Il progetto “Un pasto è solo l’inizio: a tavola con gli chef per ripartire insieme”, promosso da Casa Nazareth in collaborazione con l’Associazione Provinciale Cuochi di Como, si è concluso con successo lo scorso 31 marzo. L’iniziativa ha portato l’alta cucina all’interno della mensa solidale di Como per nove martedì consecutivi, tra febbraio e marzo 2026.
9 pranzi solidali con menù d’eccezione.
Oltre 1.000 pasti serviti a persone in stato di bisogno.
28 professionisti della ristorazione coinvolti come volontari.

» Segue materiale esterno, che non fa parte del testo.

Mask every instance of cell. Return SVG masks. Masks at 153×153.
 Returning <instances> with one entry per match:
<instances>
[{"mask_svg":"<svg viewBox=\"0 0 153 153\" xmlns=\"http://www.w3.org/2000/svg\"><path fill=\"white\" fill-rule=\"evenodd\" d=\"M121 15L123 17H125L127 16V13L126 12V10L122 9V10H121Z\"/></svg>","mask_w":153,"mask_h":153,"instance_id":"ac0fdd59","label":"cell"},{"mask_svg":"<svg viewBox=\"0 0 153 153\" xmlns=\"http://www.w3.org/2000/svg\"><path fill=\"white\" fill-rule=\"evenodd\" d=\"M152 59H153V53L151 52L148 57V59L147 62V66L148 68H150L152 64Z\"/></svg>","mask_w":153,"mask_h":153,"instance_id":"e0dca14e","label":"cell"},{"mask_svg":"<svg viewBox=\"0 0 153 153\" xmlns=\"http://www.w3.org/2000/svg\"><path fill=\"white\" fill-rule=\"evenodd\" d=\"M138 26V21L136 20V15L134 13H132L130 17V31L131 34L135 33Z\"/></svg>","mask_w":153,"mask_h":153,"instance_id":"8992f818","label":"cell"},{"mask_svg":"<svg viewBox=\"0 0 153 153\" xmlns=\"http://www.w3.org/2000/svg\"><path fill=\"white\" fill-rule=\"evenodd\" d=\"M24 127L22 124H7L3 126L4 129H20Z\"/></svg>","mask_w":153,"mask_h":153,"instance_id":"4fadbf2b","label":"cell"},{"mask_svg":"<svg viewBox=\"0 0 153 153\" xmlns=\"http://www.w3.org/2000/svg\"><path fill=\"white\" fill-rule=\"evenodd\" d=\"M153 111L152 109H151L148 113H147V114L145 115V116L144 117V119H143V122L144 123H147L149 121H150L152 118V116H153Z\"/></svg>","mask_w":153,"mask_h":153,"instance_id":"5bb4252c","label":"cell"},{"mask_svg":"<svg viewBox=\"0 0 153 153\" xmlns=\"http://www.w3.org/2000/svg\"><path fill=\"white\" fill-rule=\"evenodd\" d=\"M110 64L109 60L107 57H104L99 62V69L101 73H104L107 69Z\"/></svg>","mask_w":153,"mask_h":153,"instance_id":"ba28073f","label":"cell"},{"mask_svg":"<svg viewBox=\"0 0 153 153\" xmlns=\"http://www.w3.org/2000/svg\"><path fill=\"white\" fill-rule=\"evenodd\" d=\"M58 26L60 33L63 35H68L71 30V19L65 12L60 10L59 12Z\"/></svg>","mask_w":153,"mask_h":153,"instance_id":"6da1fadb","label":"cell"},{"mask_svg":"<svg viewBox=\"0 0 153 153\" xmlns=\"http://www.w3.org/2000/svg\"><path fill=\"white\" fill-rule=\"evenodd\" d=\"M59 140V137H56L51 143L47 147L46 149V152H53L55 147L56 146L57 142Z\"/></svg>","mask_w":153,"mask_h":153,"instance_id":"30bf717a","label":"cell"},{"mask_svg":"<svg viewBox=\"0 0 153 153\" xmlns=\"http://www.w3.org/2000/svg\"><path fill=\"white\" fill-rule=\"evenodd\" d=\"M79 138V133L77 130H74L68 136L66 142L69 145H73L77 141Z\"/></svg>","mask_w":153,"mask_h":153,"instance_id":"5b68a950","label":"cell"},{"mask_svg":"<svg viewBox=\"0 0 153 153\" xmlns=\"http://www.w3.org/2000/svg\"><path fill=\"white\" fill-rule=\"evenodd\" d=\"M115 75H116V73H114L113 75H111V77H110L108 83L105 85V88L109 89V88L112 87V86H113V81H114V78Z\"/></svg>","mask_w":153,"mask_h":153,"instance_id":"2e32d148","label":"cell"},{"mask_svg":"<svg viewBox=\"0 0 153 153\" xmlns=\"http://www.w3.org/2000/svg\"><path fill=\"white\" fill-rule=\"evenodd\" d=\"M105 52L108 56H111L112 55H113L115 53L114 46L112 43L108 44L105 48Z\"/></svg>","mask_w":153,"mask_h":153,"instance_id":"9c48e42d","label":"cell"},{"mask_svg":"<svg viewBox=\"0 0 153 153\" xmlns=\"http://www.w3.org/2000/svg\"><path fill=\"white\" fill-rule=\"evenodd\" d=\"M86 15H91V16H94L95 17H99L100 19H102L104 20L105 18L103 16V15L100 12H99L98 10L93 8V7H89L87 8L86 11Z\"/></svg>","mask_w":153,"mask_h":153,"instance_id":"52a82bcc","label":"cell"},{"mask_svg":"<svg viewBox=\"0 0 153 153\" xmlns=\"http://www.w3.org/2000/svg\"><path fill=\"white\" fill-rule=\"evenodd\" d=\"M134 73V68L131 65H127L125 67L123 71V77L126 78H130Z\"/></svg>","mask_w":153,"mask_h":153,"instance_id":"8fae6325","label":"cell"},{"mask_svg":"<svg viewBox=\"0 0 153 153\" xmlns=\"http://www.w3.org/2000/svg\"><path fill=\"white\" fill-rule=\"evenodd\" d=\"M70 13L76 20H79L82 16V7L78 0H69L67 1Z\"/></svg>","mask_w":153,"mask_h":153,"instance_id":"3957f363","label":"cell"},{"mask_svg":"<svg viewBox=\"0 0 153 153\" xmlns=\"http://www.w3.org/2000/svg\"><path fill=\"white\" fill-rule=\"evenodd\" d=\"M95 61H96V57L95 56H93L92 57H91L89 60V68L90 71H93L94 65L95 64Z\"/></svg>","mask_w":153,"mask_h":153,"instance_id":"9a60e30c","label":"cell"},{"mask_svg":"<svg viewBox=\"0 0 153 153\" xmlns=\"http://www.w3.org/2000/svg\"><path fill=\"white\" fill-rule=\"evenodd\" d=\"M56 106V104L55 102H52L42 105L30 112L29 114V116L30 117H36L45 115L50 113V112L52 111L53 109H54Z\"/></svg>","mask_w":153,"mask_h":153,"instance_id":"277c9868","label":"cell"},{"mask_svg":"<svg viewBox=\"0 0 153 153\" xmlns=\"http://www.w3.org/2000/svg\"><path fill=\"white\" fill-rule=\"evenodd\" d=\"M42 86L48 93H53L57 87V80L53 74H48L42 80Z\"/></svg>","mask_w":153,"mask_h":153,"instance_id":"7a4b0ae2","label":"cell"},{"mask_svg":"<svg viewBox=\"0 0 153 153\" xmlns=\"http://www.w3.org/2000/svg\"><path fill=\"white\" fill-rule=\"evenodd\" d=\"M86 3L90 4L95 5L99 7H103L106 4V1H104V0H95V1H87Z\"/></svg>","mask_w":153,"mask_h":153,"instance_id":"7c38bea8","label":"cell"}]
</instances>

4 istituzioni partner: Associazione Provinciale Cuochi di Como, Slow Food Como, Confindustria Como e Fondazione Provinciale della Comunità Comasca.
L’iniziativa non ha offerto solo cibo di alta qualità, ma ha generato un forte legame comunitario. Molti chef hanno donato personalmente le materie prime e alcuni, come la presidente dei cuochi comaschi Barbara Girardi, hanno deciso di diventare volontari stabili della mensa. Il progetto ha visto anche il coinvolgimento attivo del mondo imprenditoriale (come Living Divani e Hotel Hilton), che ha sostenuto le giornate con donazioni e volontariato aziendale.
Tra i protagonisti spiccano nomi di rilievo come lo chef stellato Davide Caranchini e Vittorio Tarantola, che hanno sottolineato l’importanza del contatto umano e del bene comune. Dato il grande entusiasmo e la nascita di un “volano virtuoso”, gli organizzatori non escludono di replicare l’iniziativa nella seconda parte dell’anno.
È una mensa solidale di riferimento a Como che, nel solo 2025, ha servito 75.000 pasti. Il progetto è frutto di una rete capillare tra diverse realtà caritatevoli e religiose del territorio.